Atas pertimbangan itu, pemerintah memandang perlu mengubah beberapa ketentuan dalam peraturan pemerintah nomor 43 tahun 2014 tentang peraturan pelaksanaan undang-undang nomor 6 tahun 2014.
"Baru tahun ini ada penambahan anggaran ADD. Karena tahun ini menggunakan PP 11, kuncinya perangkat desa dan Kades Siltapnya setara dengan eselon golongan II/a.

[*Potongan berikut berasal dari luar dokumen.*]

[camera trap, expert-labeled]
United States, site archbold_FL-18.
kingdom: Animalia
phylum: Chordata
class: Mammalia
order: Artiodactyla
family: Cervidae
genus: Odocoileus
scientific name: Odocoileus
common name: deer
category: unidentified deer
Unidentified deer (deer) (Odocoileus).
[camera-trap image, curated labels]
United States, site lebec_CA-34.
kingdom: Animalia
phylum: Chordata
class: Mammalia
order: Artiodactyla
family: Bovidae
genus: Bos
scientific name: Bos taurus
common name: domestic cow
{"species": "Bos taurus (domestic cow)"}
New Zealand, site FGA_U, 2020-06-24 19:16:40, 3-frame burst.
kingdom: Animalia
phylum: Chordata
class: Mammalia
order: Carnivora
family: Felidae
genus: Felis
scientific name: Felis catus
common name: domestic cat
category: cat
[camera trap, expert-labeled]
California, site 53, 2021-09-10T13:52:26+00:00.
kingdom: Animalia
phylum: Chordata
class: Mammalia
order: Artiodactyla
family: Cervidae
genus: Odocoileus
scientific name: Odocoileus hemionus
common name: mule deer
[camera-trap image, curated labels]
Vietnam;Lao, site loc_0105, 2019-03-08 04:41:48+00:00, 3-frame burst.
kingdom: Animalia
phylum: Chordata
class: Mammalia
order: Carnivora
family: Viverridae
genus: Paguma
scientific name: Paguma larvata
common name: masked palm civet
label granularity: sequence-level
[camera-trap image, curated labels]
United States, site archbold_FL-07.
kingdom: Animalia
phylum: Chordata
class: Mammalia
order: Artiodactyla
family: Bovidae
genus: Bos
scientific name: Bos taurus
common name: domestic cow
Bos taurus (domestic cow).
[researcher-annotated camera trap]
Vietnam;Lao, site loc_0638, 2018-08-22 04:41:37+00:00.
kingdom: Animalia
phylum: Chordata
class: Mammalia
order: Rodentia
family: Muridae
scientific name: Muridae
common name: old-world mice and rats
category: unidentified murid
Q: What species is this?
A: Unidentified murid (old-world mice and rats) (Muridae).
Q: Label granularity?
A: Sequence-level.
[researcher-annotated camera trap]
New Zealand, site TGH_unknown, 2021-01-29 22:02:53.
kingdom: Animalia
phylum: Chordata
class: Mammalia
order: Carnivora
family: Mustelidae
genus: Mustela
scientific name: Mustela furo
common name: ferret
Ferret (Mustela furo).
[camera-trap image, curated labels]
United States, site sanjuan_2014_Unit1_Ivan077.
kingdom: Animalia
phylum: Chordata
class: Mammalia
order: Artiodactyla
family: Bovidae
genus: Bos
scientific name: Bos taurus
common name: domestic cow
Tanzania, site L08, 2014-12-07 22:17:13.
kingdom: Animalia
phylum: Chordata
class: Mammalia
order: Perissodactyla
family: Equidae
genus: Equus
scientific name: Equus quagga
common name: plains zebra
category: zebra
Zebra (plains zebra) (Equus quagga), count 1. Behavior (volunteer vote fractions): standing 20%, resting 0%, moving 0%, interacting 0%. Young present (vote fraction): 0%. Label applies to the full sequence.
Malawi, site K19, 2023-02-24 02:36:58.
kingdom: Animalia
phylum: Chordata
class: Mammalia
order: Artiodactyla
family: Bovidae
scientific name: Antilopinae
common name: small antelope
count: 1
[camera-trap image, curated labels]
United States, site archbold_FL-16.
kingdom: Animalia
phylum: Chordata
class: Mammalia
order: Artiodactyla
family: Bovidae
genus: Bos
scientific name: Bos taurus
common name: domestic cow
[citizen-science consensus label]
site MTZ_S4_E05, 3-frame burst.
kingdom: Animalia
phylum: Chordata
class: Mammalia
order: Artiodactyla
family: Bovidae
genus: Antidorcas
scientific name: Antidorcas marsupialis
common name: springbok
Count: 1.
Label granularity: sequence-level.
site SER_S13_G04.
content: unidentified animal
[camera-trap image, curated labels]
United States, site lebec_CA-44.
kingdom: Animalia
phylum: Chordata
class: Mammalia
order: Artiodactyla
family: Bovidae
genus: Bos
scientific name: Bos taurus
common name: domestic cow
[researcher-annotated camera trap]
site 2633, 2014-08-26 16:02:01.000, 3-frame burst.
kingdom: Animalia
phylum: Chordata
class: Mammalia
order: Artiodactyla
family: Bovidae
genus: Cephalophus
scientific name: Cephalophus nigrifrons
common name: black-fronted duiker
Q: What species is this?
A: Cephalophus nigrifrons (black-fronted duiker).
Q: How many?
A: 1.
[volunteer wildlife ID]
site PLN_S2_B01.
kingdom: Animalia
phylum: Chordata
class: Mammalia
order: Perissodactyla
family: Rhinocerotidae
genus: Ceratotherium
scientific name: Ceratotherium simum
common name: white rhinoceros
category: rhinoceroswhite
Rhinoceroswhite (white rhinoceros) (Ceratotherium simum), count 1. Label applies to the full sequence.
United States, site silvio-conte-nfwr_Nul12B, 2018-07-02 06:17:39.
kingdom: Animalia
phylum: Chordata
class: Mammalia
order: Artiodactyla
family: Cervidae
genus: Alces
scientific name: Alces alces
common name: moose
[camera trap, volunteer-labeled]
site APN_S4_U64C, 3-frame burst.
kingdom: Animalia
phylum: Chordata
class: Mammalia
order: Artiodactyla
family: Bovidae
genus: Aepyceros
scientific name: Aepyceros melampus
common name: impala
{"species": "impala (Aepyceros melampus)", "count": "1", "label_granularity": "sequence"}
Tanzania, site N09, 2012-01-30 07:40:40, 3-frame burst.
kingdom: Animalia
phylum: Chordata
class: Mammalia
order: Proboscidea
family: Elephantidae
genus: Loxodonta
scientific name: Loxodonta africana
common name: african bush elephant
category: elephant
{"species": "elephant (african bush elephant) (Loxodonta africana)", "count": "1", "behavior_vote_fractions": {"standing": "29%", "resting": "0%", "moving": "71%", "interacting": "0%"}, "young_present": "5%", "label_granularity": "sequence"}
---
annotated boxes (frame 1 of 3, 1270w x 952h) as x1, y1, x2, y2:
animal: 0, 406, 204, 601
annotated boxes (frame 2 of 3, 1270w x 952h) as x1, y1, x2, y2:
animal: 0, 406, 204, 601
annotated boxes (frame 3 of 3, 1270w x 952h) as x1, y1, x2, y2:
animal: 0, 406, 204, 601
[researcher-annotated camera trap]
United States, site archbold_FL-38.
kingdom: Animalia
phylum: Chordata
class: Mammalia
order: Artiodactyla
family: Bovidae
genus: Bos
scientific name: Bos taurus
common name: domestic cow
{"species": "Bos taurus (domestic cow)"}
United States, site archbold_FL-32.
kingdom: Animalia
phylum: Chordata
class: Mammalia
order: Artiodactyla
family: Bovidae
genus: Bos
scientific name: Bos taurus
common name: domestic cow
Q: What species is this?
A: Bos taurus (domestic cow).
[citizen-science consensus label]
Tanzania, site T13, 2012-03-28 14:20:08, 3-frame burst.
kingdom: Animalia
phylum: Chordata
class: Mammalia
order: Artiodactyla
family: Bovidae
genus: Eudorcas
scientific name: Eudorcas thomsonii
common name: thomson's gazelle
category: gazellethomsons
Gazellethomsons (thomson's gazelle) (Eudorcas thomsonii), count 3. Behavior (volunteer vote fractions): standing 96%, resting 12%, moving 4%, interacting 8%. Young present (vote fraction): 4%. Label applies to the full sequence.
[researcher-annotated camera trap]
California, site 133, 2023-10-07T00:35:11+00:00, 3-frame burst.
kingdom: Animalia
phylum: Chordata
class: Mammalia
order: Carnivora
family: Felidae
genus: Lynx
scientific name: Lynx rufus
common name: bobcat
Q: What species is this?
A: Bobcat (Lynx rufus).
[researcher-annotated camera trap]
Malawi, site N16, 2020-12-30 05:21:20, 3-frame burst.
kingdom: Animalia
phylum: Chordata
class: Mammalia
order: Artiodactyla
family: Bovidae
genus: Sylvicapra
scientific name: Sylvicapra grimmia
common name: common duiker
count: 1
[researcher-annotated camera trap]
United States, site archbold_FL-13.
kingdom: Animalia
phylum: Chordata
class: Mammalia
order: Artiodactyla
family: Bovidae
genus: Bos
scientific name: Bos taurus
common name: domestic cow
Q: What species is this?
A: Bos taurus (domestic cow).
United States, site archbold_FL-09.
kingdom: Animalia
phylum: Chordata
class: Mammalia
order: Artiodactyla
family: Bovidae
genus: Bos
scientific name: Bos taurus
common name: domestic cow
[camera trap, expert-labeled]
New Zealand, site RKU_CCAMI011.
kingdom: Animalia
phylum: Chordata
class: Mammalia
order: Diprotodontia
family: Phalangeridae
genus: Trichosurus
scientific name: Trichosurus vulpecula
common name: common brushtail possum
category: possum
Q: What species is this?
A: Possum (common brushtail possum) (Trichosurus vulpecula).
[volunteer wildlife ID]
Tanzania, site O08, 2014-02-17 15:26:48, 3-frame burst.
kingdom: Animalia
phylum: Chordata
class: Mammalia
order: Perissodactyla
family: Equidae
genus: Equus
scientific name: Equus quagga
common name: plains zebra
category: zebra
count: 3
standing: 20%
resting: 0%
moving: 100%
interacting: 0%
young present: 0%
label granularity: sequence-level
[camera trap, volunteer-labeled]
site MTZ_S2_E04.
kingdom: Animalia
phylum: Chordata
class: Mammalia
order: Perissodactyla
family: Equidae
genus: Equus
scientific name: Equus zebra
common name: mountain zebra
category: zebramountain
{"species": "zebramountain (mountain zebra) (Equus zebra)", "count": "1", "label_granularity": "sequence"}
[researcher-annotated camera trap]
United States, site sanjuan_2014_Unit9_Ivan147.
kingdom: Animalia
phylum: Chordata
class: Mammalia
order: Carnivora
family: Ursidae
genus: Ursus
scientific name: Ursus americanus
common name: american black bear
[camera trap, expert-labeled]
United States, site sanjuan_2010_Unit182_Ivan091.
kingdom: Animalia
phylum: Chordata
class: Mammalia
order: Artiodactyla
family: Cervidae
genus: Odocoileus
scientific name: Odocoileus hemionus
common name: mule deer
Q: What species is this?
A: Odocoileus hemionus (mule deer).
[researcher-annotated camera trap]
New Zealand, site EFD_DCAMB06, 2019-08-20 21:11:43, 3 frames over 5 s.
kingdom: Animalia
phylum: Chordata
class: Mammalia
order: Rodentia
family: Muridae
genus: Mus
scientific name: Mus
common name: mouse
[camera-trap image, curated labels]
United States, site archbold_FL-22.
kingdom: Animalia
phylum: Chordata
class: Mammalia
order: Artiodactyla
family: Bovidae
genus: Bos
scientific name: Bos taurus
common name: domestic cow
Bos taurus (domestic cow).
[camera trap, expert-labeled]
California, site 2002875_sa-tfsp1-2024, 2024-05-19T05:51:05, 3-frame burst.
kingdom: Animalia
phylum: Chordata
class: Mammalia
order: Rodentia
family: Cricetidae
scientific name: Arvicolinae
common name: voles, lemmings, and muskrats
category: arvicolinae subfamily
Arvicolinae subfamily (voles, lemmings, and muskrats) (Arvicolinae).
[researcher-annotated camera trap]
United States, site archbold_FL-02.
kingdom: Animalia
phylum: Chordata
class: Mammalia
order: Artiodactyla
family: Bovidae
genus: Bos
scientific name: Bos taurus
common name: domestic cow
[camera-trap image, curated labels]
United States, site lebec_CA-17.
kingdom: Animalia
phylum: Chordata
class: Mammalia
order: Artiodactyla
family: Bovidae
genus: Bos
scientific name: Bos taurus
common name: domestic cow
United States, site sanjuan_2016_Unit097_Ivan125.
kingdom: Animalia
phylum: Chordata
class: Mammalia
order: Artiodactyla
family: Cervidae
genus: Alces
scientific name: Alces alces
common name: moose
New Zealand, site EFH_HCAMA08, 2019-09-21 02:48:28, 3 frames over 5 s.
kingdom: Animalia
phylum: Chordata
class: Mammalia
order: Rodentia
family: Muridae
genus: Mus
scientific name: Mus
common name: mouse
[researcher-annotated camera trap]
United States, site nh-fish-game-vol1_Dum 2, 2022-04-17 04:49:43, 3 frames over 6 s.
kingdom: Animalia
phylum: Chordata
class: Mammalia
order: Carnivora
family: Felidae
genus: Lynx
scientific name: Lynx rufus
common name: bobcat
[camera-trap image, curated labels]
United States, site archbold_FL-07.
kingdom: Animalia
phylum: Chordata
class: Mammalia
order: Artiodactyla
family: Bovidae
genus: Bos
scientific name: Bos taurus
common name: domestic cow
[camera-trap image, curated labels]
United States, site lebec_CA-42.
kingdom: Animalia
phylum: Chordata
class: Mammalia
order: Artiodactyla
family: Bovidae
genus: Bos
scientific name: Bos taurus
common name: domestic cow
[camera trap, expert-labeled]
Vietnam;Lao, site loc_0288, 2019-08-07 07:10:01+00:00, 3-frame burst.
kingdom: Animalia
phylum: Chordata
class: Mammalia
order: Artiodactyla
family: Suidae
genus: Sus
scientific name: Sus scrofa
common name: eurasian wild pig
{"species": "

Sehingga banyak desa yang kekurangan Siltap tersebut," ujarnya.
Untuk diketahui, Presiden Jokowi menyetujui perubahan Siltap pada 28 Februari 2019 lalu. Dia telah menandatangani peraturan pemerintah nomor 11 tahun 2019 tentang perubahan kedua atas peraturan pemerintah nomor 43 tahun 2014 tentang peraturan pelaksanaan undang-undang nomor 6 tahun 2014 tentang desa.
Berikut besaran Siltap perangkat desa dengan ketentuan besaran penghasilan tetap Kades paling sedikit Rp2.426.640,00 setara 120% dari penghasilan tetap pokok pegawai negeri sipil golongan ruang II/a. Besaran penghasilan tetap Sekdes paling sedikit Rp2.224.420,00 setara 110% dari penghasilan tetap pokok pegawai negeri sipil golongan ruang II/a.